[[ Supplied material, beginning ]]
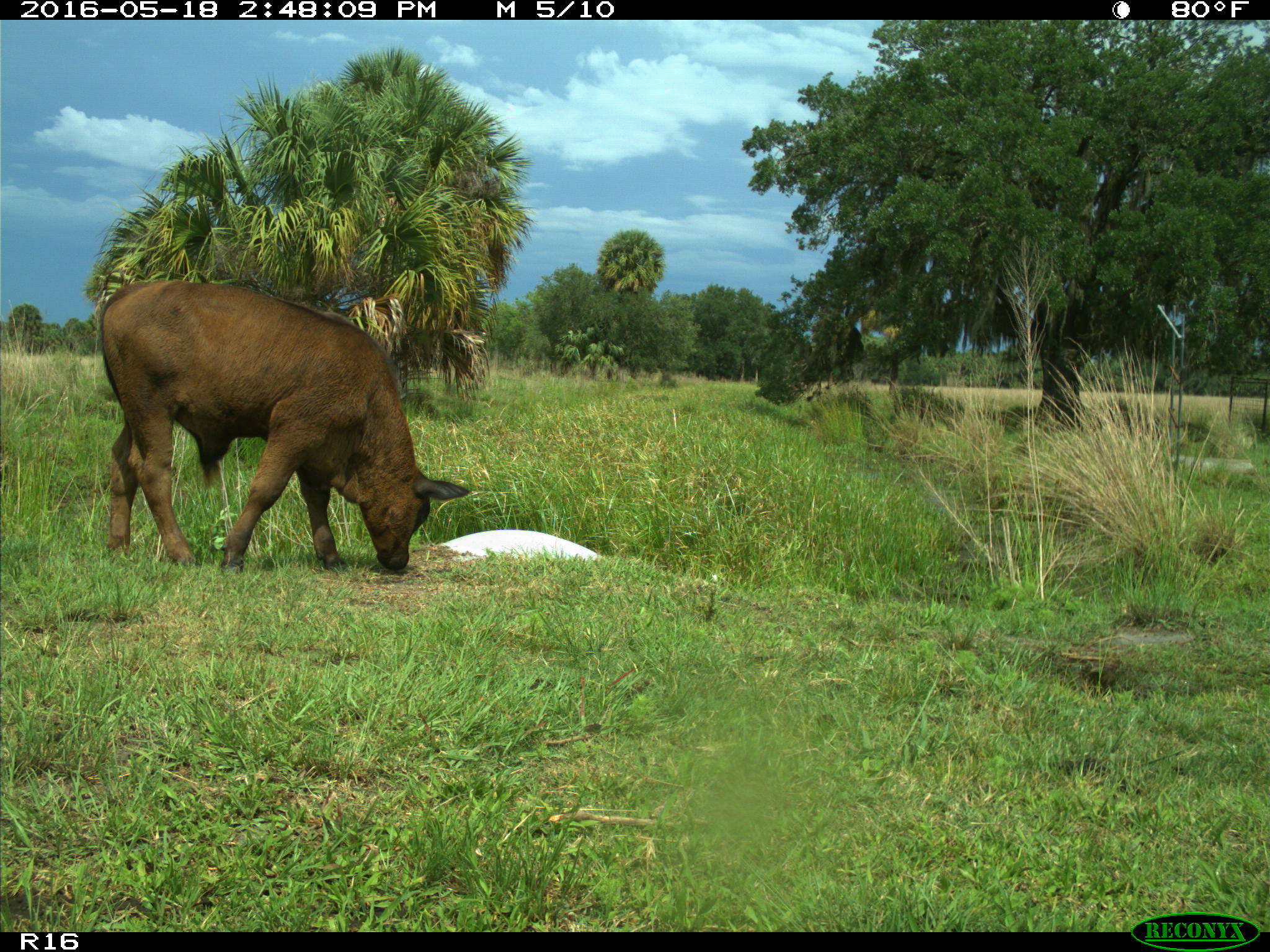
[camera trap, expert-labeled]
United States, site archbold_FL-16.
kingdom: Animalia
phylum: Chordata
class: Mammalia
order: Artiodactyla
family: Bovidae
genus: Bos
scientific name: Bos taurus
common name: domestic cow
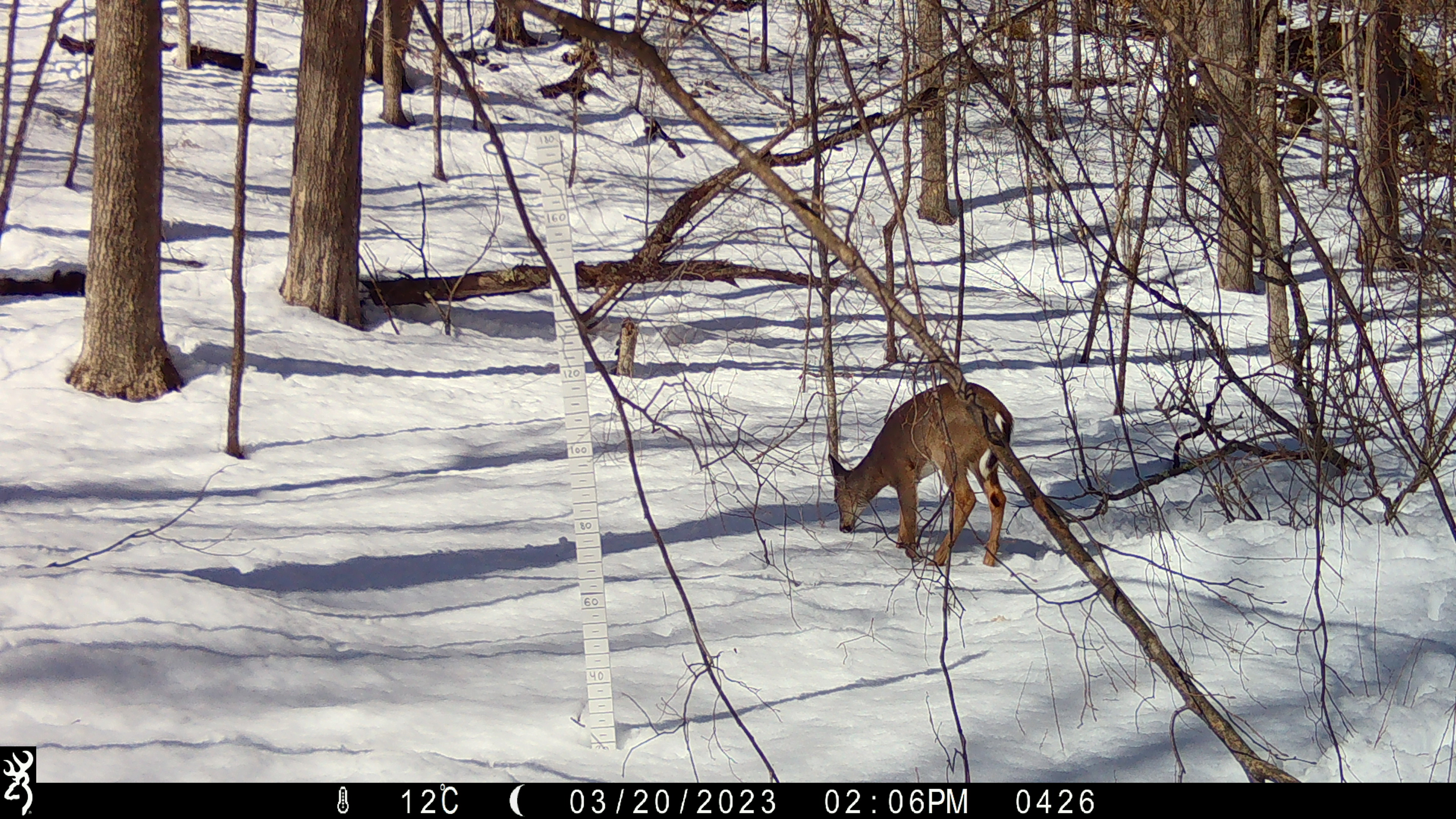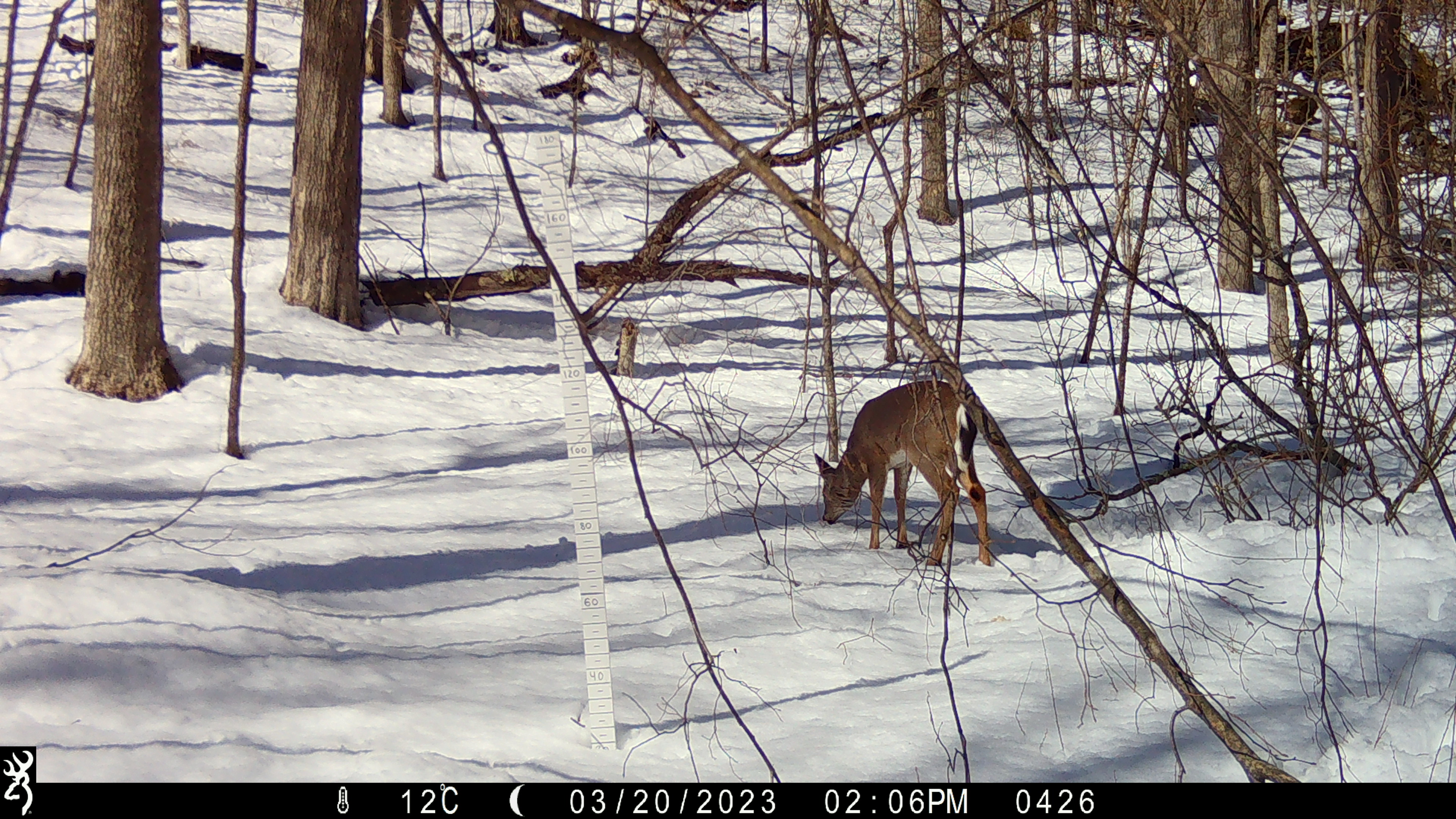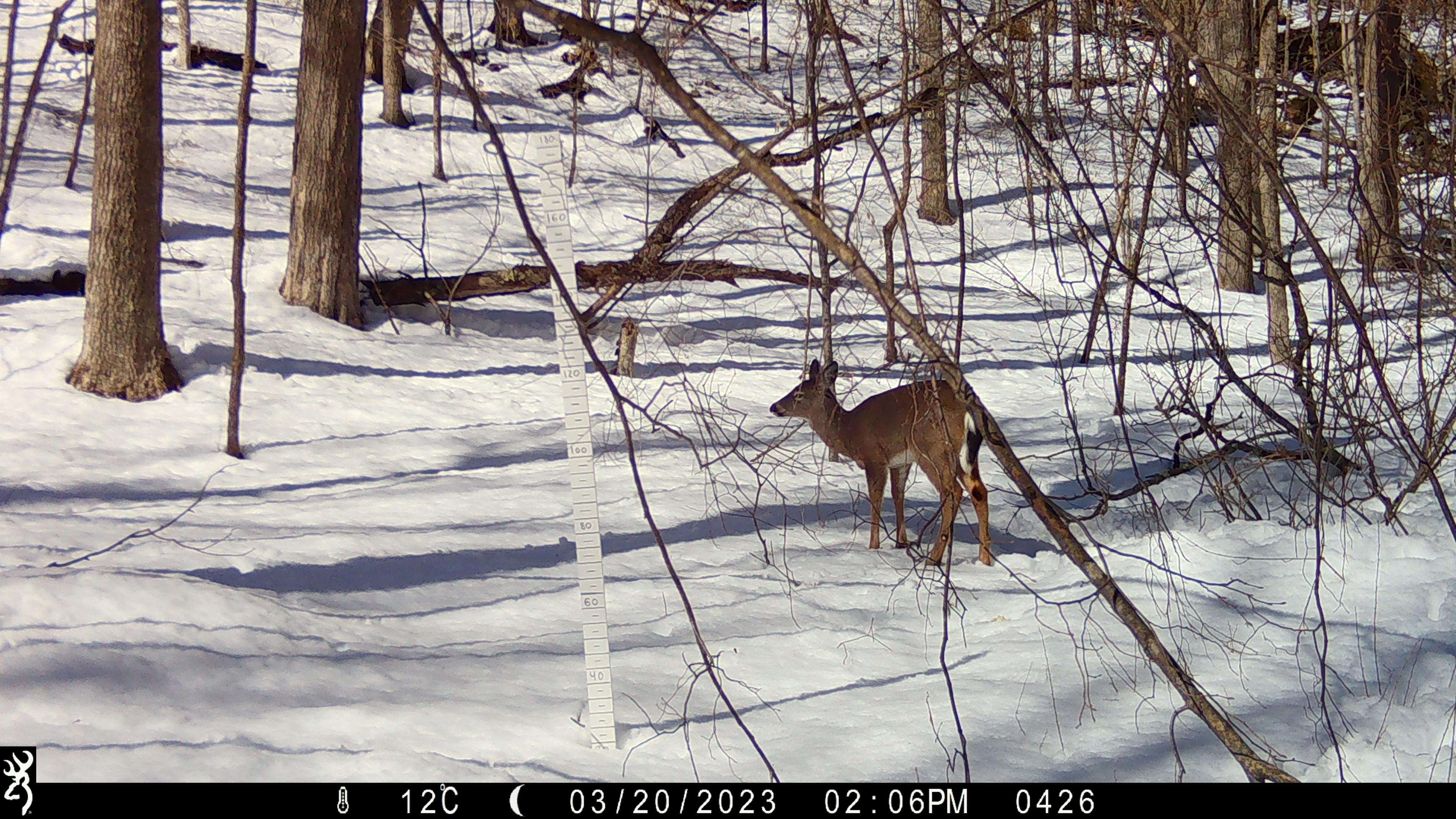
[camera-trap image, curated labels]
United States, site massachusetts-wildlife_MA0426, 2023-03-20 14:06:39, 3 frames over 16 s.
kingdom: Animalia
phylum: Chordata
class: Mammalia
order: Artiodactyla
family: Cervidae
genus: Odocoileus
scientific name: Odocoileus virginianus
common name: white-tailed deer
White-tailed deer (Odocoileus virginianus).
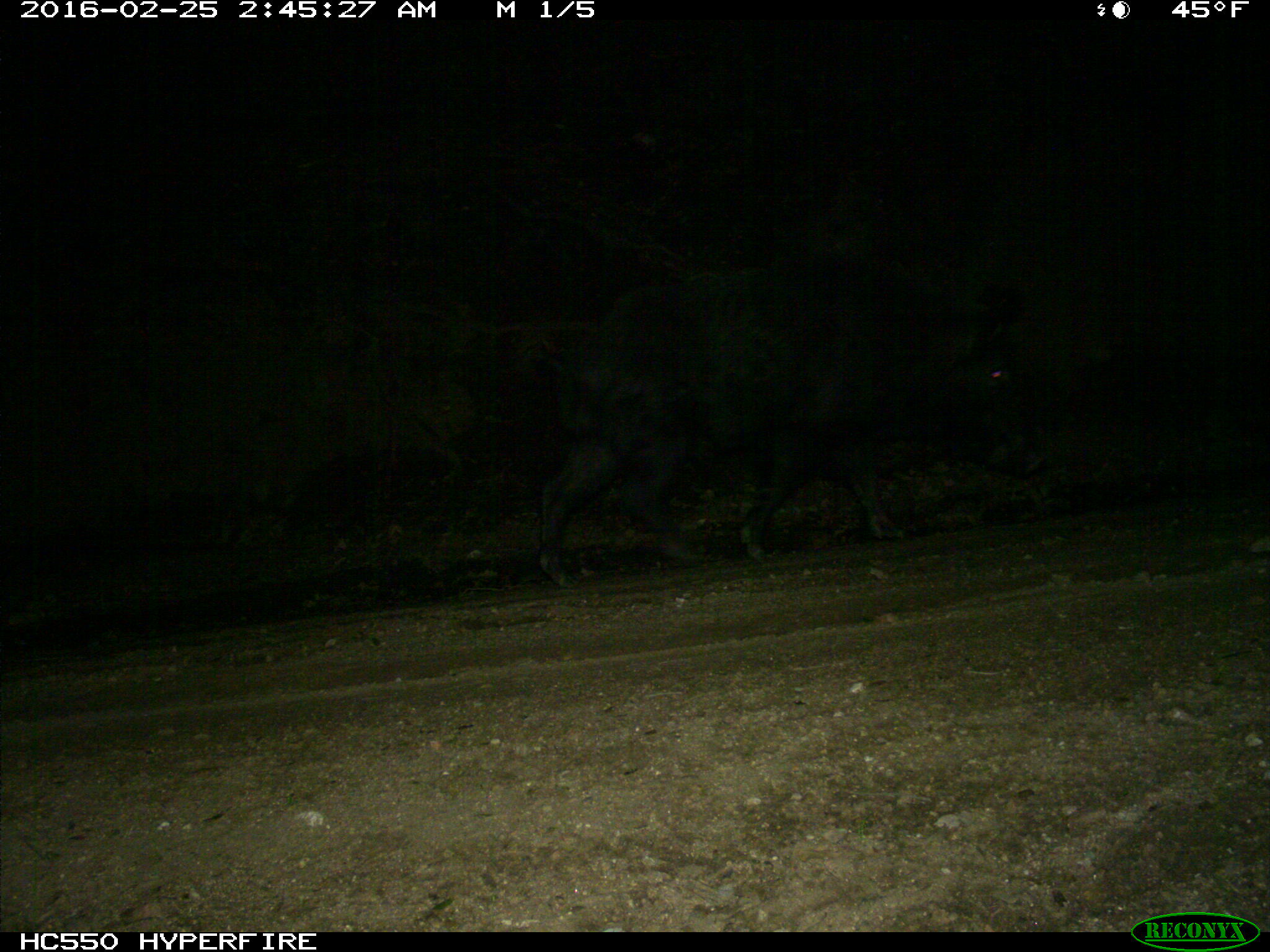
[[ Supplied material, end ]]
* What you will do: When you retype the listing above, keep each line exactly as written and drop the pictures.

* Written response:
[camera trap, expert-labeled]
United States, site archbold_FL-16.
kingdom: Animalia
phylum: Chordata
class: Mammalia
order: Artiodactyla
family: Bovidae
genus: Bos
scientific name: Bos taurus
common name: domestic cow
[camera-trap image, curated labels]
United States, site massachusetts-wildlife_MA0426, 2023-03-20 14:06:39, 3 frames over 16 s.
kingdom: Animalia
phylum: Chordata
class: Mammalia
order: Artiodactyla
family: Cervidae
genus: Odocoileus
scientific name: Odocoileus virginianus
common name: white-tailed deer
White-tailed deer (Odocoileus virginianus).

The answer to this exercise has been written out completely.